Using a novel method to sequence large numbers of sperm genomes, researchers have generated new insights into meiotic diversity among gametes. As reported in this week's Nature, the technique, dubbed Sperm-seq, involves decondensing tightly compacted sperm nuclei by mimicking the unpacking process used by eggs, then encapsulating the sperm DNA with barcoding beads. Newly developed computational methods are then used to determine the chromosomal phase of the sequence variants of each donor and to infer the ploidy and crossovers of each chromosome in each cell. In the study, Sperm-seq was applied to 31,228 human sperm genomes from 20 donors, revealing 813,122 chromosome crossovers and 787 aneuploid chromosomes. Other findings include aneuploidy rates ranging from 0.01 to 0.05 aneuploidies per gamete among the donors, as well as many genomic anomalies that could not be explained by simple nondisjunction. GenomeWeb has more on this, here.
While deep targeted sequencing holds great potential for cancer care, the technology is limited in low-burden disease due to low tumor fraction and the small number of cell-free DNA in circulation. Reasoning that breadth may supplant depth of sequencing for sensitive detection of low-burden cancer, a team led by investigators from the New York Genome Center developed a tumor-informed detection approach for the minimal residual disease (MRD) setting — called MRDetect — that uses genome-wide mutational integration to enable accurate and sensitive circulating tumor DNA detection in fractions as low as 10-5. This whole-genome sequencing approach, the scientists write in Nature Medicine, enables dynamic tumor burden tracking and postoperative residual disease detection associated with adverse outcome.

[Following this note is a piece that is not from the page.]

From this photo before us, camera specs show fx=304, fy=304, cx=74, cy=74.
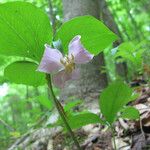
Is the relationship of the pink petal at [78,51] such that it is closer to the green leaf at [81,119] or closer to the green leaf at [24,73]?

To overcome experimental and statistical limitations that hamper the sensitivity and throughput of genetic screens that use transcriptomics as a readout, researchers from the European Molecular Biology Laboratory have developed a technique for focusing single-cell RNA-seq coverage on genes of interest. This, they write in Nature Methods, increases the sensitivity and scale of genetic screens by orders of magnitude. Called targeted Perturb-seq, or TAP-seq, the method allows routine analysis of thousands of CRISPR-mediated perturbations within a single experiment, detects weak effects and lowly expressed genes, and decreases sequencing requirements by up to 50-fold. The scientists use TAP-seq to generate perturbation-based enhancer-target gene maps for 1,778 enhancers within 2.5 percent of the human genome and show that the method can identify cell subtypes with only 100 sequencing reads per cell.